### READING TEXT

The coronavirus pandemic has been a wakeup call for many young people feeling stuck in jobs and lives that didn't spark joy. Some are requesting more flexibility at work, while others are leaving altogether to start new businesses or creative endeavors. New York Times reporter Kevin Roose has dubbed this shift the "YOLO economy."
For novelist Mateo Askaripour, it's a familiar story. The 29-year-old author of the New York Times bestseller "Black Buck" spent his early career working in sales at a start-up. After four years, he was burned out. In September 2016, he quit his job and bought a one-way ticket to Costa Rica. "I just had to get away from New York," he recalls.
Askaripour ended up spending three months in Central America, then three more months in Southeast Asia in early 2017. Initially, he used his savings to travel; later, he began working as a freelance consultant as well. That gave him the time to pursue his dream of becoming a writer. Ultimately, he earned "more than six figures" for "Black Buck," which was published in January. He's now living in New York.

### YOUR GOAL
Continue the article about novelist Mateo Askaripour and the "YOLO economy" from its final sentence, "He's now living in New York."

### GIVEN INFORMATION
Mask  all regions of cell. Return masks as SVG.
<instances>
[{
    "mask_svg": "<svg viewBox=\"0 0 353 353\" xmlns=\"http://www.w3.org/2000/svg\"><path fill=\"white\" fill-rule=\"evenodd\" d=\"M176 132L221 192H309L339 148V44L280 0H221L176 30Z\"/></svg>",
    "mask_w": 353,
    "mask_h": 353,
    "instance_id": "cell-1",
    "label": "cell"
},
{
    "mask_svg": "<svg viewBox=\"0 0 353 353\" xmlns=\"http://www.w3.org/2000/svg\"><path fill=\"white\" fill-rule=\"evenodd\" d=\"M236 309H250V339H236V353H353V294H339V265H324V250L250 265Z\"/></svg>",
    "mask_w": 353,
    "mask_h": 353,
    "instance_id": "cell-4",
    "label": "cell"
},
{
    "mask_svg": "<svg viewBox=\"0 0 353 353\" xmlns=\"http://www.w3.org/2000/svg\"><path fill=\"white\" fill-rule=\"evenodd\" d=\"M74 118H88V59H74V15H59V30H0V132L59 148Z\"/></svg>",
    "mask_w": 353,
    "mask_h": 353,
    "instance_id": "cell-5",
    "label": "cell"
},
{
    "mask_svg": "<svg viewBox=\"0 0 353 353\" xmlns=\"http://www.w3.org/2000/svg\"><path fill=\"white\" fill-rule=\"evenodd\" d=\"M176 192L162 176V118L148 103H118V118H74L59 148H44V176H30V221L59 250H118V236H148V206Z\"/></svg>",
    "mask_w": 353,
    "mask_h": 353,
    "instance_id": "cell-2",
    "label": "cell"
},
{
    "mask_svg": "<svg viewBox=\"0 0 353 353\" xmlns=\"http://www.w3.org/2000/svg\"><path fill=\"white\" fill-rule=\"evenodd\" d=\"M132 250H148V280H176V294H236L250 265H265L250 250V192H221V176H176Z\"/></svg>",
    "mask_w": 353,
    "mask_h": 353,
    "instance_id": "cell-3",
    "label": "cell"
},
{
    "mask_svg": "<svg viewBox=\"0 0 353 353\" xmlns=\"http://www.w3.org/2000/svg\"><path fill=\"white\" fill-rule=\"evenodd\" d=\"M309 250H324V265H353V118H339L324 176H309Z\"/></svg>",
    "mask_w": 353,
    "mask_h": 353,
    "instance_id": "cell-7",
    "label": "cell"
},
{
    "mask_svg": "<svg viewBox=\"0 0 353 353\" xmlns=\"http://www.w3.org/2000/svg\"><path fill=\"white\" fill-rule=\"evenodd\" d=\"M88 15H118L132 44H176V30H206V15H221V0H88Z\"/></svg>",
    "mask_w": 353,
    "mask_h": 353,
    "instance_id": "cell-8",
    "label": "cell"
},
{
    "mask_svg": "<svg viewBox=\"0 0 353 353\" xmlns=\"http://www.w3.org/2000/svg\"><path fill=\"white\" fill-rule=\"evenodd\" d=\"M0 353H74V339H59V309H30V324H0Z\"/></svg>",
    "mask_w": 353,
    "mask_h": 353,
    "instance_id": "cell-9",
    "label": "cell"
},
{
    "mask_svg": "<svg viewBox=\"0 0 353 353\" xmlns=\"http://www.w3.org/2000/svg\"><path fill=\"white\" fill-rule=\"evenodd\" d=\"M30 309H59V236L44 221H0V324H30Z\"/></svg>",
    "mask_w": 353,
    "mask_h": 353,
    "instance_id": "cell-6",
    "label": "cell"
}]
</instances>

### WRITTEN RESPONSE
Being a digital nomad "is not easy," Askaripour says, "but if you can make it happen, then it'll be worth it." Here's how he was able to fund his life and travels, and his advice for anyone interested in following suit.
After years in sales and in the start-up world, Askaripour had built a positive reputation. Early in his travels, his friends asked to use him as a reference when they applied for jobs. Once he began talking to the CEOs and hiring managers screening his friends, "they'd say, 'Do you want to work for us?'" he recalls.
Though Askaripour always declined full-time offers, he'd say he was willing to do some sales consulting, his area of expertise. This opened the door to what would become one of his main money-making gigs as he traveled.
Askaripour set his price at $150 per hour, knowing that in Nicaragua, where he was at the time, "even getting $150 for one call is going to let me eat for a couple of days or maybe a week."
After returning to the States in late 2016, Askaripour began to accept more freelance work and consult more widely. An old colleague working for a new company reached out to see if he could do some sales development. For 35 hours of work done over the course of a month, Askaripour would earn $4,000-$5,000.
Since he'd already started pursuing writing as he traveled, he thought, "I got this $5,000, I can do this work from wherever I want," he says. "So I got a one-way ticket to Bali."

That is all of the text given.